ForgePlucker Frequently Asked Questions
ForgePlucker is a young project to have a FAQ, but some questions came up repeatedly during early design discussions around the project launch.
What do you mean by "project state", anyway?
We aim to recover everything needed to get a project up and running on another forge site. Source-code repositories, bug tracker state, webspace and wikis, mailing lists, participants roles and permissions, the whole thing.
Where can I find examples of your standard dump/export format
We maintain a test suite together with forgeplucker that aims at capturing the current state of the dump format for various example projects for the different forges supported. You may find this test suite in the project’s test SVN subdir (see files ending in .chk)
Why web-scrape rather than trying to build exporters into existing forges?
The architectures of most forge systems would be very difficult to modify to support native exporters: see this discussion. Even if they weren’t, developing and deploying to each and every forge site out there would be way too much like work. Most hosting sites are run on a shoestring budget by dedicated but overworked administrators who are unlikely to be receptive to potentially disruptive upgrades with obvious security risks attached. We’d welcome their cooperation, but by writing ForgePlucker we avoid being critically dependent on it.
How do you expect to do reliable capture through web interfaces, aren’t they chronically unstable?
They’re not as unstable as you might think. One of the consequences of the bad architectural decisions most forges have inherited is that interfaces are tightly coupled to implementation; accordingly, forge interfaces tend to change slowly when they change at all.
How do you recover good data from HTML that’s presentation-centered?
Forgeplucker plays various tricks to ignore presentation level and cut through to structure. An important one is relying heavily on the structure of generated HTML select menus, which are easy to parse out of the surrounding tag soup and carry not just the existing values of important metadata but much of the information about what values they can have.
OK, but doesn’t that sort of thing have to be messy and huge and hard to maintain?

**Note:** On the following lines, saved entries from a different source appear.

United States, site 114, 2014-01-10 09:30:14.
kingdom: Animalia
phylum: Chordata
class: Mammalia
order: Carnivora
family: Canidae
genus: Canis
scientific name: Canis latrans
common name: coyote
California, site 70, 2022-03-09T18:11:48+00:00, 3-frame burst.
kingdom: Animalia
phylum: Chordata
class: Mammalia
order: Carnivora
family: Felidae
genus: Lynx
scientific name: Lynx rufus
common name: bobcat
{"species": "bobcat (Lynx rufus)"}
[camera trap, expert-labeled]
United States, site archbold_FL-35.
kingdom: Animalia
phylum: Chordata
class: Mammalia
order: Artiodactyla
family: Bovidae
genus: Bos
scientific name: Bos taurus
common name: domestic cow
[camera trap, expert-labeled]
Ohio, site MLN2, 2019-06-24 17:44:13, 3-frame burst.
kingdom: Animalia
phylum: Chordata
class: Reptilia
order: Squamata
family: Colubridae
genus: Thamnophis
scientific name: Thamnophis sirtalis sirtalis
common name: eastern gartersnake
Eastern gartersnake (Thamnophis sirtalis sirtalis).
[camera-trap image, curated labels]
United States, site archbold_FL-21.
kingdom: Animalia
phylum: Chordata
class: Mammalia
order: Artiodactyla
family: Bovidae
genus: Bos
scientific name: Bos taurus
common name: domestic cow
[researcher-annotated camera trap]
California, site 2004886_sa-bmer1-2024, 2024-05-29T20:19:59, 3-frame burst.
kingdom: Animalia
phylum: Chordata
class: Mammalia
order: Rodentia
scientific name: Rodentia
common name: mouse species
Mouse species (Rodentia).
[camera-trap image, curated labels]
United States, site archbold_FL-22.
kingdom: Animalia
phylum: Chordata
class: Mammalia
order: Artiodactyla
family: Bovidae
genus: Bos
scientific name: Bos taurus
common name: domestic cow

You’d be surprised. The initial proof-of-concept, which pulled bugtracker state out of Berlios, was less than 500 lines of Python. More than half of that moved to our GenericForge class and is shared among types. The Berlios and Savane handler classes were about 200 and less than 100 lines each when we first published; we estimate that a full ForgePlucker implementation will cost not more than about 400 lines of Python per site type.
Your dump format varies by site type. Shouldn’t you have designed a standardized representation first?
We think it’s smarter to get 100% state capture from a wide variety of forge types first, then use the domain knowledge we gain to design a format that will really work.
I’m a forge-system maintainer, and I don’t want my system to be a jail. How can I cooperate?
First: put a meta tag on your generated main page with type and version attributes identifying your forge software, so our bot will know what it’s dealing with (see The Forge-Identification Meta Header). Second: Provide a per-project URL that returns a machine-parseable report on as much of the state as you can conveniently dump. It doesn’t have to be our format, as long as it’s unambiguous and version-stamped and relatively easy to parse (XML or JSON are good bases). You give us the spec, we’ll write the parser. For other things you can do, ask on our dev list.
I’m a random hacker and this project looks interesting. What kind of help do you need?
The main thing we need is developers who care a lot about individual forge types and are motivated to keep their handler classes complete and up to date. We don’t expect this to be a large job after the initial implementation is done (the first handler class took four days, the second about two), but it does mean being ready to respond quickly on the (probably rare) occasions when something breaks.
Is ForgePlucker a stepping stone to something else, like writing a new forge system?
Obviously, the usefulness of project-state export is limited if there aren’t any automatic importers. But there are several ways the future might play out. In one, existing forges cheer us on and make the effort required to implement importers for our interchange format; everybody wins. In another, our devs eventually write a new forge system that can import from anywhere, and that pressures other forge designers into writing importers. In a third, existing forges are too technically and/or politically broken to write importers, so we write a forge and it takes over the world. We don’t care which of those happens. Yet.
OK, you’ve got plucker for exporting, but is importing supported anywhere
A FusionForge plugin is currently being developped to support importing of project dumps to be restored from a previous export made with ForgePlucker. We’re of course very much eager to see more similar efforts.